EXERCISE TASKS ::
A: In the article on fashion's September issues:
(i) Who is on the cover of Vogue's September issue, and what age does the text give?
(ii) On what date is Fashion's Night Out planned again?
(iii) According to the Wall Street Journal, how many of 15 fashion magazines sold more ads in their September issues than a year earlier?
B: Can you reproduce the part of the article on fashion's September issues starting with "Vogue’s September issue" and going on through "of domestic violence."?

EXTRACT TO READ ::
>>

But to have the idea of fashion for all confirmed in the vaunted September issues, traditionally the biggest magazine issues of the year (some top 700 pages) and a barometer for the health of the publishing industry, is something else.

“If you’ve felt disenchanted and disenfranchised with some of the directions [fashion] has taken recently, fall redresses that beautifully,” Vogue editor in chief Anna Wintour writes in her letter to readers, highlighting “no-fuss coats,” “cozy-chic sweaters” and “longer, softer skirts” among the kindler, gentler fall trends.

Vogue’s September issue features a radiant Halle Berry, 44, on the cover. Inside, the actress talks about how her infamous car accident in 2000, when she fled the scene, reset her priorities. As part of her sentence, she was ordered to do community service, which was the start of a continuing relationship with L.A.’s Jenesse Center for victims of domestic violence.

The theme of the issue is “turning a negative situation into a positive one,” Wintour says, which is really what the fashion industry as a whole has been doing to try to make it through the recession. She points to the global shopping stimulus event Fashion’s Night Out as an upside to the downturn, and devotes many pages to promoting the joint initiative between her magazine and the Council of Fashion Designers of America, which debuted last year and is planned again for Sept. 10.

But the industry has gotten much more out of the recession than Fashion’s Night Out (a fun evening that happens also to be a major marketing vehicle for Vogue). It has also gotten a reality check. Editors, designers, buyers and casting agents have been forced to come down off their thrones, meet the people and expand the narrow-minded, exclusionary view of fashion.

At magazines, there’s evidence that the new approach may be helping ad sales. Twelve out of 15 fashion magazines sold more ads in their September issues this year than they did a year ago, according to the Wall Street Journal.

<<

DATASET SECTION ::
>>

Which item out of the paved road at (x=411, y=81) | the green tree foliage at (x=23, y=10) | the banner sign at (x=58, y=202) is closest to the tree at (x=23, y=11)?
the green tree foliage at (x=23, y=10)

<<

ANSWER LIST ::
A:
(i) Halle Berry, 44
(ii) Sept. 10
(iii) Twelve

B:
Vogue’s September issue features a radiant Halle Berry, 44, on the cover. Inside, the actress talks about how her infamous car accident in 2000, when she fled the scene, reset her priorities. As part of her sentence, she was ordered to do community service, which was the start of a continuing relationship with L.A.’s Jenesse Center for victims of domestic violence.